MRSA: It's Not Just for Patients Anymore

Over the past year, four studies in the US have reported MRSA colonization prevalence rates in healthcare workers. Each study sampled at least 100 workers. In Pittsburgh, the colonization rate among emergency department workers was 4%. In a study of HCWs who cared for dialysis patients in Michigan, the colonization prevalence was 5%. At a Texas pediatric hospital, 12% were found to be colonized, and in an Illinois emergency department, 15% of HCWs were coloinzed.


While active surveillance proponents could argue that some of these healthcare workers may have avoided colonization had all colonized patients been identified and isolated, the avoidable proportion is unknown. However, even in hospitals with aggressive active surveillance programs, unless patients are isolated until proven to not be colonized, the possibility of transmission could still occur prior to the institution of contact precautions. And just because a patient is in contact precautions does not mean that the potential for transmission to the HCW is eliminated. Thus, on many levels the active surveillance-contact precautions approach falls short.

As the AIDS epidemic unfolded in the mid-1980s, CDC wisely never recommended that all patients be tested for HIV and precautions applied to only those patients who were infected.
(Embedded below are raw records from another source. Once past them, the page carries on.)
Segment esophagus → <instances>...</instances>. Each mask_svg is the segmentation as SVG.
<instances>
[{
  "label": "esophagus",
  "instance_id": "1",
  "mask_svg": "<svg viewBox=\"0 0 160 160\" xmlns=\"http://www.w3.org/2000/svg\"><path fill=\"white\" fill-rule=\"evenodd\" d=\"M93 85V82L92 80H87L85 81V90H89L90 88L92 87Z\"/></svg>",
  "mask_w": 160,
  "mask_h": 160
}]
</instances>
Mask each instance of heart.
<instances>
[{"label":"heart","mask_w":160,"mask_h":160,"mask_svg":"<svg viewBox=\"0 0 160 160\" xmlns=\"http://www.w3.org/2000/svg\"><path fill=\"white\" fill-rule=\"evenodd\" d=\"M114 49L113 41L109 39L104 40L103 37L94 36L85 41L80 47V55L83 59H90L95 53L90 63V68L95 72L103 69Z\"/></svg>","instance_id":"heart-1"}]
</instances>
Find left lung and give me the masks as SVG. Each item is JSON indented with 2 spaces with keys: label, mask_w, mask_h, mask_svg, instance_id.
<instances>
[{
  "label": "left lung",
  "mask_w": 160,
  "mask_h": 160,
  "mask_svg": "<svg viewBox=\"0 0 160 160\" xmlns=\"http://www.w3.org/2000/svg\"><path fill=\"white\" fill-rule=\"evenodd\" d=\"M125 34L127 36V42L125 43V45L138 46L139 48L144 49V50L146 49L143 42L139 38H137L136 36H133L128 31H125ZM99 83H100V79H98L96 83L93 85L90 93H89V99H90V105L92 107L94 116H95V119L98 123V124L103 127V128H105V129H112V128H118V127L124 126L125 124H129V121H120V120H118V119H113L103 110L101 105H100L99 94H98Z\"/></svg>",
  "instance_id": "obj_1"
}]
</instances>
Rather, assuming that all patients could be infected was the foundation for universal precautions, an enormously successful public health intervention. We should use similar thinking in our approach to multidrug resistant organisms. Rather than culturing patients for every conceivable MDRO, focusing on excellent infection control practices in the care of all patients (the so-called “horizontal” approach to infection control) reduces the potential for transmission of all organisms that are transmitted via direct or indirect contact.

The increasing proportion of MRSA colonized HCWs should serve as a reminder that colonized patients are not the only source of MDROs in hospitals. Given the rising prevalence of MRSA in the community, transmission of MRSA in the hospital will increasingly occur from colonized HCWs and visitors. This is just another reason that we will never be able to culture our way out of this problem.